What is required: Output must consist only of the lines of the material below from the one with "Terapia caseira de" through the one with "Table Clock - Wooden / Antique Bronx, 10469", each reproduced exactly; no pictures belong in it.

Records for the task:
'''
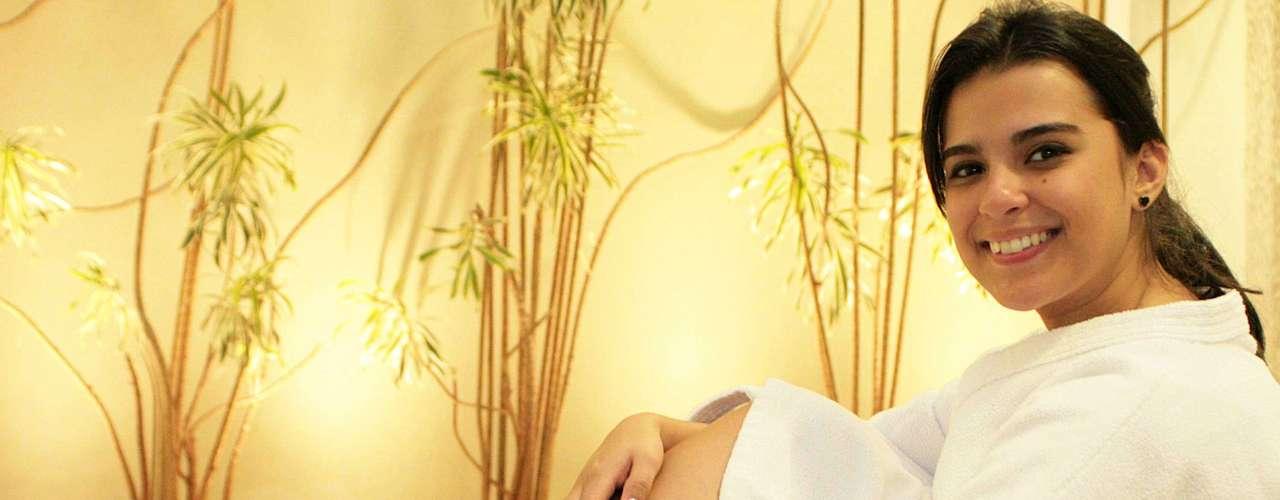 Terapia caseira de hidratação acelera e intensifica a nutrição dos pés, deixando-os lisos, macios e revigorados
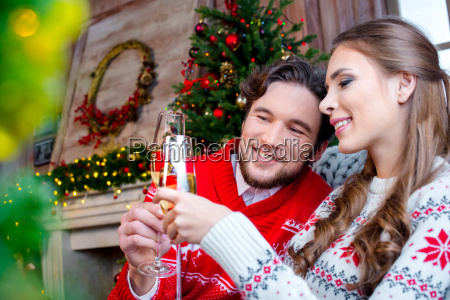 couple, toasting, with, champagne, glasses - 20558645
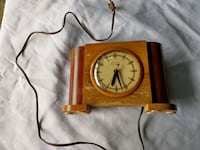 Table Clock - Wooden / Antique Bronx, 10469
'''
'''
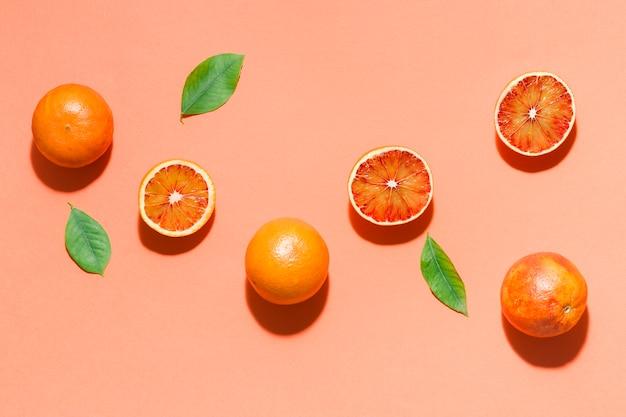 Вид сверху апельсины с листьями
'''
Solved exercise:
 Terapia caseira de hidratação acelera e intensifica a nutrição dos pés, deixando-os lisos, macios e revigorados
 couple, toasting, with, champagne, glasses - 20558645
 Table Clock - Wooden / Antique Bronx, 10469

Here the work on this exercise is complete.